26 Eylül 2012 Çarşamba

Çağlar ve Müzik - 38

Bölüm 38 / Orijinal Yayın Tarihi: 27 Eylül 1999

Karol Szymanowski 1. Dünya Savaşı sonlarına doğru 1917'de Rusya'daki baskaldırma sırasında yurtluğunun harap olduğunu gördü. Timosovka'da artık oturabilecek yeri kalmamıştı. 1917'den 1919'a kadar Elisabethgrad'da oturdu. Bütün savaş boyunca çalışmalarını hiç aksatmadı. Op.26'dan Op.42'e dek olan 17 yapıtını Birinci Dünya Savaşı sürerken 1914 ile 1918 yılları arasında yazdı. 1920'de temelli olarak Varşova'ya yerleşti. 1921'de Londra, Paris ve NewYork'a kısa süre için gitti. Yapıtları Uluslararası Çağdaş Küğ Derneğinin şenliklerinde seslendiriliyordu. Bu durum ister istemez kendi ülkesinde de değerinin anlaşılması sonucunu getirdi. 1926'da Varşova Konservatuvarı Müdürlüğüne atandı. Konservatuvar eğitiminin çağdaşlaşması, özgürleşmesi için savaşıma girişti. Konservatuvar içinden de, dışından da bu yenilenmeye karşı çıkanlar olunca, bunları başarılı bir yazar olarak gazetelerede çıkan yazılarıyla yanıtladı; köhnemiş, kalıplaşmış kurumun çağa uygun eğitim, öğretim koşullarına uyularak yeniden yaşam kazanmasını sağladı.

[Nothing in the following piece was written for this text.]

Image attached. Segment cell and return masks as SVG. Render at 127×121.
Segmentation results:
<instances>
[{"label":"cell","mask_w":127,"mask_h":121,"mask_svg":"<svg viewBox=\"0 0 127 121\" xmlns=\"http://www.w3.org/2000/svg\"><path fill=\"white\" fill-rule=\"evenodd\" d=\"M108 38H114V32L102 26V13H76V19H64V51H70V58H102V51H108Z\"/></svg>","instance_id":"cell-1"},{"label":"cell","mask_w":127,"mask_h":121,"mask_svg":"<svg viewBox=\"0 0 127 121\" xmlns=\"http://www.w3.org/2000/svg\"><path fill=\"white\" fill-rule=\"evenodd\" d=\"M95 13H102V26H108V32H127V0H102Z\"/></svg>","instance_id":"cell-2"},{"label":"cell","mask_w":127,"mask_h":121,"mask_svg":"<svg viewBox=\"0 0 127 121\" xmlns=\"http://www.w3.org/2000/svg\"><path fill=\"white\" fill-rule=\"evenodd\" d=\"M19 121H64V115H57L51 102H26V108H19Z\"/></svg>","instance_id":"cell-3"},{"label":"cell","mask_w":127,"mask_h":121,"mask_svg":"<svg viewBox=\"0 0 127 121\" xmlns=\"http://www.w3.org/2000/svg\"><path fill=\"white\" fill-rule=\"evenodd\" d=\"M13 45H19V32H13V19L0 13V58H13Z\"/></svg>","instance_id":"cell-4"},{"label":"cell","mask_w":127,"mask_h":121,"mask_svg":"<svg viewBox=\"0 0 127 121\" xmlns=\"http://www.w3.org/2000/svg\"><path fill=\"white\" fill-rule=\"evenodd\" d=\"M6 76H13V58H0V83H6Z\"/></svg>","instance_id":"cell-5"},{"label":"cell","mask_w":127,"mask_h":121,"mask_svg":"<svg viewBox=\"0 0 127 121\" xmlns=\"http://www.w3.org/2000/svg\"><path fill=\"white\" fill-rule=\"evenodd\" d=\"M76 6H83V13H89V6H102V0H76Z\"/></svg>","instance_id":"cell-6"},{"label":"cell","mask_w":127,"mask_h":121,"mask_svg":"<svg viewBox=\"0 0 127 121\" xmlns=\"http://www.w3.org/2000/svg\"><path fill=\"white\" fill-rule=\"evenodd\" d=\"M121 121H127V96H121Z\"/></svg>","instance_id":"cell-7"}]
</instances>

1926'dan sonra yeni yapıtlar ortaya koymada verimi eskiye oranla giderek düştü. Ancak yapıt sayısının azalmasına karşılık, sonraki yapıtlarının hepsi de buluş zenginliği, ögesel kuruluş/biçimsel denge yönünden birer başyapıt niteliği taşır oldu. İki yıl kadar sonra Konservatuvar müdürlüğünden ayrıldı. Veremdi. Bir türlü tam bir sağalma sağlanamıyordu. 1933 yılında başlamış olduğu son yapıtı olan: Op.62 İki Mazurka'yı 1934 yılında zorlukla yazdı. Bundan sonra yaşayabildiği üç yıl içinde başka da bir şey yazamadı. 1937 yılının 28 Mart günü İsviçre'nin Lozan kentinde yatmakta olduğu sanatoryumda öldü.

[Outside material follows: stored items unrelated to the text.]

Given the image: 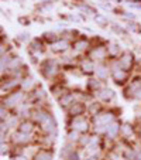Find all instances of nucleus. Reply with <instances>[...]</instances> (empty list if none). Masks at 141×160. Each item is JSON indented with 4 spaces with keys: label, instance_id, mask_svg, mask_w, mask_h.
I'll use <instances>...</instances> for the list:
<instances>
[{
    "label": "nucleus",
    "instance_id": "obj_1",
    "mask_svg": "<svg viewBox=\"0 0 141 160\" xmlns=\"http://www.w3.org/2000/svg\"><path fill=\"white\" fill-rule=\"evenodd\" d=\"M41 125H42V128H44V130H47V132L55 130V121H54V118H52L51 115H48V113H47L45 118L42 119Z\"/></svg>",
    "mask_w": 141,
    "mask_h": 160
},
{
    "label": "nucleus",
    "instance_id": "obj_2",
    "mask_svg": "<svg viewBox=\"0 0 141 160\" xmlns=\"http://www.w3.org/2000/svg\"><path fill=\"white\" fill-rule=\"evenodd\" d=\"M113 121V116L110 113H105V115H99L96 119L97 126H109V123Z\"/></svg>",
    "mask_w": 141,
    "mask_h": 160
},
{
    "label": "nucleus",
    "instance_id": "obj_3",
    "mask_svg": "<svg viewBox=\"0 0 141 160\" xmlns=\"http://www.w3.org/2000/svg\"><path fill=\"white\" fill-rule=\"evenodd\" d=\"M72 128L76 130H81V132H85V130L87 129V123L82 118H76L75 121L72 122Z\"/></svg>",
    "mask_w": 141,
    "mask_h": 160
},
{
    "label": "nucleus",
    "instance_id": "obj_4",
    "mask_svg": "<svg viewBox=\"0 0 141 160\" xmlns=\"http://www.w3.org/2000/svg\"><path fill=\"white\" fill-rule=\"evenodd\" d=\"M21 97H23L21 92H14V94H12L9 98H6V103L10 106H14L16 103H18V101L21 99Z\"/></svg>",
    "mask_w": 141,
    "mask_h": 160
},
{
    "label": "nucleus",
    "instance_id": "obj_5",
    "mask_svg": "<svg viewBox=\"0 0 141 160\" xmlns=\"http://www.w3.org/2000/svg\"><path fill=\"white\" fill-rule=\"evenodd\" d=\"M34 160H52V153L48 150H41L35 154Z\"/></svg>",
    "mask_w": 141,
    "mask_h": 160
},
{
    "label": "nucleus",
    "instance_id": "obj_6",
    "mask_svg": "<svg viewBox=\"0 0 141 160\" xmlns=\"http://www.w3.org/2000/svg\"><path fill=\"white\" fill-rule=\"evenodd\" d=\"M45 75L47 77H51V75H54L55 72H57V65H55V62L54 61H48V62H47V67H45Z\"/></svg>",
    "mask_w": 141,
    "mask_h": 160
},
{
    "label": "nucleus",
    "instance_id": "obj_7",
    "mask_svg": "<svg viewBox=\"0 0 141 160\" xmlns=\"http://www.w3.org/2000/svg\"><path fill=\"white\" fill-rule=\"evenodd\" d=\"M51 47H52L54 51H65V50L68 48V42L66 41H58V42H54Z\"/></svg>",
    "mask_w": 141,
    "mask_h": 160
},
{
    "label": "nucleus",
    "instance_id": "obj_8",
    "mask_svg": "<svg viewBox=\"0 0 141 160\" xmlns=\"http://www.w3.org/2000/svg\"><path fill=\"white\" fill-rule=\"evenodd\" d=\"M106 132H107V135L110 136V138H114V136L119 133V125L117 123H111L107 126V129H106Z\"/></svg>",
    "mask_w": 141,
    "mask_h": 160
},
{
    "label": "nucleus",
    "instance_id": "obj_9",
    "mask_svg": "<svg viewBox=\"0 0 141 160\" xmlns=\"http://www.w3.org/2000/svg\"><path fill=\"white\" fill-rule=\"evenodd\" d=\"M131 58H133L131 54H124L120 60V65L123 67V68H129V67L131 65Z\"/></svg>",
    "mask_w": 141,
    "mask_h": 160
},
{
    "label": "nucleus",
    "instance_id": "obj_10",
    "mask_svg": "<svg viewBox=\"0 0 141 160\" xmlns=\"http://www.w3.org/2000/svg\"><path fill=\"white\" fill-rule=\"evenodd\" d=\"M28 140H30V138H28L27 133L20 132L18 135L14 136V142L16 143H26V142H28Z\"/></svg>",
    "mask_w": 141,
    "mask_h": 160
},
{
    "label": "nucleus",
    "instance_id": "obj_11",
    "mask_svg": "<svg viewBox=\"0 0 141 160\" xmlns=\"http://www.w3.org/2000/svg\"><path fill=\"white\" fill-rule=\"evenodd\" d=\"M82 112H83V106L81 103H73V106L71 108V115H81Z\"/></svg>",
    "mask_w": 141,
    "mask_h": 160
},
{
    "label": "nucleus",
    "instance_id": "obj_12",
    "mask_svg": "<svg viewBox=\"0 0 141 160\" xmlns=\"http://www.w3.org/2000/svg\"><path fill=\"white\" fill-rule=\"evenodd\" d=\"M113 75H114V78H116L117 82H119V81H123V79L126 78V72H124L123 70H114Z\"/></svg>",
    "mask_w": 141,
    "mask_h": 160
},
{
    "label": "nucleus",
    "instance_id": "obj_13",
    "mask_svg": "<svg viewBox=\"0 0 141 160\" xmlns=\"http://www.w3.org/2000/svg\"><path fill=\"white\" fill-rule=\"evenodd\" d=\"M33 130V125L30 123V122H24V123L20 126V132H23V133H27L28 135V132H31Z\"/></svg>",
    "mask_w": 141,
    "mask_h": 160
},
{
    "label": "nucleus",
    "instance_id": "obj_14",
    "mask_svg": "<svg viewBox=\"0 0 141 160\" xmlns=\"http://www.w3.org/2000/svg\"><path fill=\"white\" fill-rule=\"evenodd\" d=\"M113 95L114 94L111 89H106V91H103V92H100V98H102V99H111Z\"/></svg>",
    "mask_w": 141,
    "mask_h": 160
},
{
    "label": "nucleus",
    "instance_id": "obj_15",
    "mask_svg": "<svg viewBox=\"0 0 141 160\" xmlns=\"http://www.w3.org/2000/svg\"><path fill=\"white\" fill-rule=\"evenodd\" d=\"M82 68H83L85 72H92L93 71V64L90 61H83L82 62Z\"/></svg>",
    "mask_w": 141,
    "mask_h": 160
},
{
    "label": "nucleus",
    "instance_id": "obj_16",
    "mask_svg": "<svg viewBox=\"0 0 141 160\" xmlns=\"http://www.w3.org/2000/svg\"><path fill=\"white\" fill-rule=\"evenodd\" d=\"M105 54H106L105 48H97V50H95V51H93V57L99 58V60H102V58H105Z\"/></svg>",
    "mask_w": 141,
    "mask_h": 160
},
{
    "label": "nucleus",
    "instance_id": "obj_17",
    "mask_svg": "<svg viewBox=\"0 0 141 160\" xmlns=\"http://www.w3.org/2000/svg\"><path fill=\"white\" fill-rule=\"evenodd\" d=\"M96 72H97V75L100 77V78H106V77H107V70H106L105 67H97L96 68Z\"/></svg>",
    "mask_w": 141,
    "mask_h": 160
},
{
    "label": "nucleus",
    "instance_id": "obj_18",
    "mask_svg": "<svg viewBox=\"0 0 141 160\" xmlns=\"http://www.w3.org/2000/svg\"><path fill=\"white\" fill-rule=\"evenodd\" d=\"M109 52H110V54H113V55H116L117 52H119V47H117L116 44H111L110 47H109Z\"/></svg>",
    "mask_w": 141,
    "mask_h": 160
},
{
    "label": "nucleus",
    "instance_id": "obj_19",
    "mask_svg": "<svg viewBox=\"0 0 141 160\" xmlns=\"http://www.w3.org/2000/svg\"><path fill=\"white\" fill-rule=\"evenodd\" d=\"M75 47H76V50H83V48H86V42L85 41H78L75 44Z\"/></svg>",
    "mask_w": 141,
    "mask_h": 160
},
{
    "label": "nucleus",
    "instance_id": "obj_20",
    "mask_svg": "<svg viewBox=\"0 0 141 160\" xmlns=\"http://www.w3.org/2000/svg\"><path fill=\"white\" fill-rule=\"evenodd\" d=\"M110 159H111V160H124V157H123V156H120V154L111 153V154H110Z\"/></svg>",
    "mask_w": 141,
    "mask_h": 160
},
{
    "label": "nucleus",
    "instance_id": "obj_21",
    "mask_svg": "<svg viewBox=\"0 0 141 160\" xmlns=\"http://www.w3.org/2000/svg\"><path fill=\"white\" fill-rule=\"evenodd\" d=\"M72 95H68V97H65V98H63V99H61V103H62V105H66V103H68L69 102V101H71V99H72Z\"/></svg>",
    "mask_w": 141,
    "mask_h": 160
},
{
    "label": "nucleus",
    "instance_id": "obj_22",
    "mask_svg": "<svg viewBox=\"0 0 141 160\" xmlns=\"http://www.w3.org/2000/svg\"><path fill=\"white\" fill-rule=\"evenodd\" d=\"M69 139H71V140H76V139H78V133H76V132L69 133Z\"/></svg>",
    "mask_w": 141,
    "mask_h": 160
},
{
    "label": "nucleus",
    "instance_id": "obj_23",
    "mask_svg": "<svg viewBox=\"0 0 141 160\" xmlns=\"http://www.w3.org/2000/svg\"><path fill=\"white\" fill-rule=\"evenodd\" d=\"M123 129H124V132L126 133H130V135H131V129H129V125H124Z\"/></svg>",
    "mask_w": 141,
    "mask_h": 160
},
{
    "label": "nucleus",
    "instance_id": "obj_24",
    "mask_svg": "<svg viewBox=\"0 0 141 160\" xmlns=\"http://www.w3.org/2000/svg\"><path fill=\"white\" fill-rule=\"evenodd\" d=\"M31 84H33V82H31V79H28V82H24L23 85H24V88H30Z\"/></svg>",
    "mask_w": 141,
    "mask_h": 160
},
{
    "label": "nucleus",
    "instance_id": "obj_25",
    "mask_svg": "<svg viewBox=\"0 0 141 160\" xmlns=\"http://www.w3.org/2000/svg\"><path fill=\"white\" fill-rule=\"evenodd\" d=\"M14 160H28L26 156H17V157H14Z\"/></svg>",
    "mask_w": 141,
    "mask_h": 160
},
{
    "label": "nucleus",
    "instance_id": "obj_26",
    "mask_svg": "<svg viewBox=\"0 0 141 160\" xmlns=\"http://www.w3.org/2000/svg\"><path fill=\"white\" fill-rule=\"evenodd\" d=\"M137 97H138V98H140V99H141V89H140V91H138V92H137Z\"/></svg>",
    "mask_w": 141,
    "mask_h": 160
},
{
    "label": "nucleus",
    "instance_id": "obj_27",
    "mask_svg": "<svg viewBox=\"0 0 141 160\" xmlns=\"http://www.w3.org/2000/svg\"><path fill=\"white\" fill-rule=\"evenodd\" d=\"M137 160H141V153H138V156H137Z\"/></svg>",
    "mask_w": 141,
    "mask_h": 160
}]
</instances>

Bugün dinleteceğimiz ilk yapıt; Szymanowski'nin 1924-1926 arasında piyano için yazmış olduğu "Op .50 Yirmi Mazurka"sından dört tanesi. Szymanowski, Chopin'in 58 mazurkasına karşılık ancak 22 tane mazurka yazmıştır. Szymanowski'nin mazurkalarında da Chopin'deki kadar incelik, hüzün, tutku, çeviklik veya derinlemesine ağırlık vardır. Bunlardan başka; çağına uygun yönde süre sürekli zengin uyum değişikliği, ezginin bütünün içine sanki püskürtülmüş olmasından ötürü yüreğe dokunur dokunmaz uçup duran yakalanması zor bir engin havalılık vardır.

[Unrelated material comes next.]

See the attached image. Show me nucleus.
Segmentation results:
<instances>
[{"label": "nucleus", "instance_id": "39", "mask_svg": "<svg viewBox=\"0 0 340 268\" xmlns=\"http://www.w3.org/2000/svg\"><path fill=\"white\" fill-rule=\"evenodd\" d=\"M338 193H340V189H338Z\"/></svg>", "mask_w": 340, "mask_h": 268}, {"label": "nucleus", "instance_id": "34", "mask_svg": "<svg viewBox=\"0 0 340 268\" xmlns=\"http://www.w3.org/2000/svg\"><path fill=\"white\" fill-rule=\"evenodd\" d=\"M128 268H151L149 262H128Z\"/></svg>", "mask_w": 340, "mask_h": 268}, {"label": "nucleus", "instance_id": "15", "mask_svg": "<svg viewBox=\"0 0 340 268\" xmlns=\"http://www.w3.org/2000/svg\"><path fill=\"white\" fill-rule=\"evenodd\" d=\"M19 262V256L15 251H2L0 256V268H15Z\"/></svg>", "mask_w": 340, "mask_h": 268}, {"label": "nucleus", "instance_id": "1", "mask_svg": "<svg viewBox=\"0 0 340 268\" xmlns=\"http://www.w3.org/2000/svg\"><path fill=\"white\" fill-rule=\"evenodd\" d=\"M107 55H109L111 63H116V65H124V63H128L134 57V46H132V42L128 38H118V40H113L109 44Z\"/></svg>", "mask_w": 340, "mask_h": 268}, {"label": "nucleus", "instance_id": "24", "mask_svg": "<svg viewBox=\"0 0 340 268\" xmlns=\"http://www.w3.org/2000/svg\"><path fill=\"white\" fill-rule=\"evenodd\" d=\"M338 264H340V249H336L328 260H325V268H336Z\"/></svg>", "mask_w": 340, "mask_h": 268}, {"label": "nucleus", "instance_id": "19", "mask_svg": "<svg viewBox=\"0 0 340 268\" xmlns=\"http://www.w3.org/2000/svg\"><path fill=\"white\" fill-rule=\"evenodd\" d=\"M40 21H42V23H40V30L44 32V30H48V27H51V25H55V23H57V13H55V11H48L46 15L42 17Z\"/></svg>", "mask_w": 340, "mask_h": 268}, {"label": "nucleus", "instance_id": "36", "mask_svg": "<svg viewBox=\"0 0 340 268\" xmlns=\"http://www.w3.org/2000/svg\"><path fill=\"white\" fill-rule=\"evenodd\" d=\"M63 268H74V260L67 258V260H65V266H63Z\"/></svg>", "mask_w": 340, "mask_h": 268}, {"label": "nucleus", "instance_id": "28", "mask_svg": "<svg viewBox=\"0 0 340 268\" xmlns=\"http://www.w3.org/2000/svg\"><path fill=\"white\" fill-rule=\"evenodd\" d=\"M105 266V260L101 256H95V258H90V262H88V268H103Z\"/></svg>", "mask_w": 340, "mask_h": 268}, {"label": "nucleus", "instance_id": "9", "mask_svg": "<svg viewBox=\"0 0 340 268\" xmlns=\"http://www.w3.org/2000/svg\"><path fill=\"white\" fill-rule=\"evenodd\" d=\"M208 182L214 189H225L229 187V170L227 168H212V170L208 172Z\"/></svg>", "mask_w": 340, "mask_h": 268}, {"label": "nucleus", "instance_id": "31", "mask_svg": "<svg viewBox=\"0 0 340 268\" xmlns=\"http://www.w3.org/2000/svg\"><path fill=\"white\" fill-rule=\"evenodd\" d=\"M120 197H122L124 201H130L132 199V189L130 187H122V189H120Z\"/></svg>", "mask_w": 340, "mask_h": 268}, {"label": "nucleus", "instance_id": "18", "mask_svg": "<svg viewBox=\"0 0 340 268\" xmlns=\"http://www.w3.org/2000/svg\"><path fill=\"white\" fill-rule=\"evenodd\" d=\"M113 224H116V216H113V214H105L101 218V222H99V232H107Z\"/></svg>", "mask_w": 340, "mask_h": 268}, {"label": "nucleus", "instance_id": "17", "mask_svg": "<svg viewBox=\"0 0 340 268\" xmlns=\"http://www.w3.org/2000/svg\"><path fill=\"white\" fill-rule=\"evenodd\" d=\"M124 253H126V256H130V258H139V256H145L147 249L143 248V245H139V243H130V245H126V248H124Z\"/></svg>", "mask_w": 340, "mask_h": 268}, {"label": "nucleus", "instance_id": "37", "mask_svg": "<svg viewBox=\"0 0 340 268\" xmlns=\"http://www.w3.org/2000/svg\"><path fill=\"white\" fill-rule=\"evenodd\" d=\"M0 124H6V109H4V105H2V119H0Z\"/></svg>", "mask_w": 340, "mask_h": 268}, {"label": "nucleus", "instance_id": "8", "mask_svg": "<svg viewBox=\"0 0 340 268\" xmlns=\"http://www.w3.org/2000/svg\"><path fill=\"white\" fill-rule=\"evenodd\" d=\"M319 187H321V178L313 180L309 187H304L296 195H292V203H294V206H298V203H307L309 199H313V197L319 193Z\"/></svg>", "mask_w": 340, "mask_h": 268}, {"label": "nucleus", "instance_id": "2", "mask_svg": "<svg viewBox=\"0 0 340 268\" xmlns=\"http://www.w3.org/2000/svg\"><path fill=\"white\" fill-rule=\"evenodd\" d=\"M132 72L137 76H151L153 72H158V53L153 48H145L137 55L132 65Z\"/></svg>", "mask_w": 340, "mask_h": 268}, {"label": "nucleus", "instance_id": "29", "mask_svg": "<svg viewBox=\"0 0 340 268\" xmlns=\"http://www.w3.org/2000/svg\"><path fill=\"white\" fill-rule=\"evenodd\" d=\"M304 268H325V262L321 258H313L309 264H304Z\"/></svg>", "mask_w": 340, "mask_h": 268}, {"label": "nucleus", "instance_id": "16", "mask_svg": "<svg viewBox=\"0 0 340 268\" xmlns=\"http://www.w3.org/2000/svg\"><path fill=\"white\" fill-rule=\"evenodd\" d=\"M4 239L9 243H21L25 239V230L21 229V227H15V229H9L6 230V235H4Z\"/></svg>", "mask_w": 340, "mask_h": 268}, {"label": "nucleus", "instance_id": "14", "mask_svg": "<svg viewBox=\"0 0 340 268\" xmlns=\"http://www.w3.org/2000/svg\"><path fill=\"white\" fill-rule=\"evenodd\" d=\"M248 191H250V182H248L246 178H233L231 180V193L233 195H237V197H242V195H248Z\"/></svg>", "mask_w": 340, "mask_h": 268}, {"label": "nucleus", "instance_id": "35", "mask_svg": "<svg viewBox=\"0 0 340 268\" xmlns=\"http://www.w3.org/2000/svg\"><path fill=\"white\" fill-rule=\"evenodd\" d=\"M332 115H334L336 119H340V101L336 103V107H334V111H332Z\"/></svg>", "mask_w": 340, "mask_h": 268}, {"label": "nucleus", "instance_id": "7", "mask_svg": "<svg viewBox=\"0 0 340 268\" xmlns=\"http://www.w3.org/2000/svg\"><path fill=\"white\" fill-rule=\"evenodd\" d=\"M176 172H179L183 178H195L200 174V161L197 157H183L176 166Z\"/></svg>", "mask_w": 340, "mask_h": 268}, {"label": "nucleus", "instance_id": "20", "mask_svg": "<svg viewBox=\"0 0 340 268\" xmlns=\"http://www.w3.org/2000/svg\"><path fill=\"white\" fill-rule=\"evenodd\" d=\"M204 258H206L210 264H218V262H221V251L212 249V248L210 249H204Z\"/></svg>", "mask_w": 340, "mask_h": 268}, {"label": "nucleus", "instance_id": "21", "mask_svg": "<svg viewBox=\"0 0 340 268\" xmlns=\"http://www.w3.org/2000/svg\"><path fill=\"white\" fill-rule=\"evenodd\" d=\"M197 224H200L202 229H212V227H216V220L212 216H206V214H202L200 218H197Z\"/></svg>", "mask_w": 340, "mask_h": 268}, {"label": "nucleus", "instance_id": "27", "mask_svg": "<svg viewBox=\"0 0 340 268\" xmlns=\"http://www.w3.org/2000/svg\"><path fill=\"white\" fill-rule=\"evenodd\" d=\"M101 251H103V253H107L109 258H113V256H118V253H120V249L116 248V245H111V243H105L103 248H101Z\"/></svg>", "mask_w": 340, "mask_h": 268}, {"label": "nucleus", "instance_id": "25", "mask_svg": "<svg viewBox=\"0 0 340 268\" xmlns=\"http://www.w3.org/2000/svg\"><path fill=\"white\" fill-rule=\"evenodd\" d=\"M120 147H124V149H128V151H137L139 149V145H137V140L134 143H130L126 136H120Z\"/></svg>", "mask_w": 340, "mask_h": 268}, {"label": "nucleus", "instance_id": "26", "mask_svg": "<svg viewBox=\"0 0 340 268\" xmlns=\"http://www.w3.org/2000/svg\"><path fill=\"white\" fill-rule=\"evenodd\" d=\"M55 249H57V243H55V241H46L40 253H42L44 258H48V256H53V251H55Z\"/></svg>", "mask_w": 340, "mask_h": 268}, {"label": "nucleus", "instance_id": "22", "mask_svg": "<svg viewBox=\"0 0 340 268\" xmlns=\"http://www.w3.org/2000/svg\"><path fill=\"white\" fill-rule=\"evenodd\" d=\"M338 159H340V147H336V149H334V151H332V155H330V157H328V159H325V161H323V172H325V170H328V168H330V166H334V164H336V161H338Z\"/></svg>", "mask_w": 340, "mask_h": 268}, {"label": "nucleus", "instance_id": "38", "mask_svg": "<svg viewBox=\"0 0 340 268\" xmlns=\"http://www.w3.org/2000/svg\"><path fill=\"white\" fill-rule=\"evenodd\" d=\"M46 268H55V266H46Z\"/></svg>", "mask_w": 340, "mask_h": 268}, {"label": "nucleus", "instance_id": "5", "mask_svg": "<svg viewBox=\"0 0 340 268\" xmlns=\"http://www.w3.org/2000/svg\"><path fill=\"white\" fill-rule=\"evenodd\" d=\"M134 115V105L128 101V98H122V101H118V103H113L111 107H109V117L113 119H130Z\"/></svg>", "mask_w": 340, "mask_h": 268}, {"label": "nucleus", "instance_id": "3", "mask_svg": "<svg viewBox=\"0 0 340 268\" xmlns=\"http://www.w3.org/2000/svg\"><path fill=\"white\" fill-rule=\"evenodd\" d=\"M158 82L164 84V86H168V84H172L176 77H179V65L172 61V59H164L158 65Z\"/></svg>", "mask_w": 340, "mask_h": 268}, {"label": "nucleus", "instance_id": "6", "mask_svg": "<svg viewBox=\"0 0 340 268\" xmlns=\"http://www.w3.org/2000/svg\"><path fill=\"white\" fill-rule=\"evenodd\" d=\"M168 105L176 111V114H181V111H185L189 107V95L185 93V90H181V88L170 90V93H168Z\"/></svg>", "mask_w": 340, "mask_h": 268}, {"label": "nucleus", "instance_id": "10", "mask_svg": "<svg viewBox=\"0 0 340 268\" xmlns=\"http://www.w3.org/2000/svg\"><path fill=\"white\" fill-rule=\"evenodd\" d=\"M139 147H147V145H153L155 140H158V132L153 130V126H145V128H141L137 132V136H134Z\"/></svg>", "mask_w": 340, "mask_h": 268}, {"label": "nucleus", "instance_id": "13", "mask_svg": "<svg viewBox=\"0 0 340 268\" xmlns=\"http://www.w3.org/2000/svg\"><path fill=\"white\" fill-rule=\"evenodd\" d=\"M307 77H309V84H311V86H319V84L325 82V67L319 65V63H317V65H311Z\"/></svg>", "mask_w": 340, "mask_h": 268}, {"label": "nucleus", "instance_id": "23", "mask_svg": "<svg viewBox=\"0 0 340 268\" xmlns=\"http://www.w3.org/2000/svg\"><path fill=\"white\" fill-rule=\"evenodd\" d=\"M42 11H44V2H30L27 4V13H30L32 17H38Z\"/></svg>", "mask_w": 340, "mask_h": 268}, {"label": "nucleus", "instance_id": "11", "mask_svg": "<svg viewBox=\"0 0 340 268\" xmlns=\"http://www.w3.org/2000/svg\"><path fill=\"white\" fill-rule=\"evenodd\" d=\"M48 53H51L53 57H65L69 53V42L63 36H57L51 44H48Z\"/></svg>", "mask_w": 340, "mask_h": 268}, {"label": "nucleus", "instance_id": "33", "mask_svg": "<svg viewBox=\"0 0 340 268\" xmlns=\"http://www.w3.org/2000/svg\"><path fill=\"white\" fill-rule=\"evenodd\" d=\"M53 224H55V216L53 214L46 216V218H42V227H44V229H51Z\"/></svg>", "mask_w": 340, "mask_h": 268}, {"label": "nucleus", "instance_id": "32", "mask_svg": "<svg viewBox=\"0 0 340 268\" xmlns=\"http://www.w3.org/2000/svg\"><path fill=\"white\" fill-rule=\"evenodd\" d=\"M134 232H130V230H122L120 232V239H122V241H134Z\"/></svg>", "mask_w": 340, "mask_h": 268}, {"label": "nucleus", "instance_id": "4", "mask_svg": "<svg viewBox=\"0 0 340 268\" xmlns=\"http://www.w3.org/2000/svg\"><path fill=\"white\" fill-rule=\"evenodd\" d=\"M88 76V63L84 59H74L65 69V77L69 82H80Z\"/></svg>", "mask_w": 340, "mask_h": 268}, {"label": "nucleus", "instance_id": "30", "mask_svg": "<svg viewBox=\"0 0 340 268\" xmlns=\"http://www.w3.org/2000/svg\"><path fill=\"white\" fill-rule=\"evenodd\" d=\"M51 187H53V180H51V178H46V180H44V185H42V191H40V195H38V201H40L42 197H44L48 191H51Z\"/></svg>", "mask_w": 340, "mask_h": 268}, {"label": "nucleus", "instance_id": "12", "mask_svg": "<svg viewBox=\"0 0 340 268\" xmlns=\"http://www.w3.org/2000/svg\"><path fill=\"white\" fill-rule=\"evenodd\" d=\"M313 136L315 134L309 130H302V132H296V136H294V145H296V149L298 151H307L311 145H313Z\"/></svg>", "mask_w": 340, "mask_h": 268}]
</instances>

Hiç evlenmemiş olan Szymanowski'nin yaşamını da, bağdarlığını da çok bağlı olduğu dostlarıyla paylaşım konusu yaptığını söyleyebiliriz. Öteki yapıtlarında, yirmi mazurkanın hepsini de bu dostlarına sunmuştur. Op.50'deki ilk dört mazurka ünlü piyanoçalar Rubinstein'a sunulanmış, Rubinstein tarafından da bir çok dinletide seslendirilmiştir. Dinleteceğimiz Op.50 / 1, 2, 3, 4 sayılı bu mazurkaları kendisine sunulmuş olan Arthur Rubinstein'in 1961 yılında New York'da Carnegie Hall'da verdiği dinletide alınan kayıttan dinletecegiz.
KÜĞ (Ç.S.M.) : Szymanowski - Op.50 / 1,2,3,4. Mazurkalar (11'00")
Karol Szymanowski'nin iki operası vardır. Bunlardan ikinci operası, konusu bakımından "felsefi opera" niteliği taşımasıyla ünlüdür. 1920-1924 yılları arasında yazılan bu opera "Kral Roger" adını taşımaktadır, Opus sayısı 46'd1r. İlk kez Varşova'da 1926 yılında sahnelenmiştir.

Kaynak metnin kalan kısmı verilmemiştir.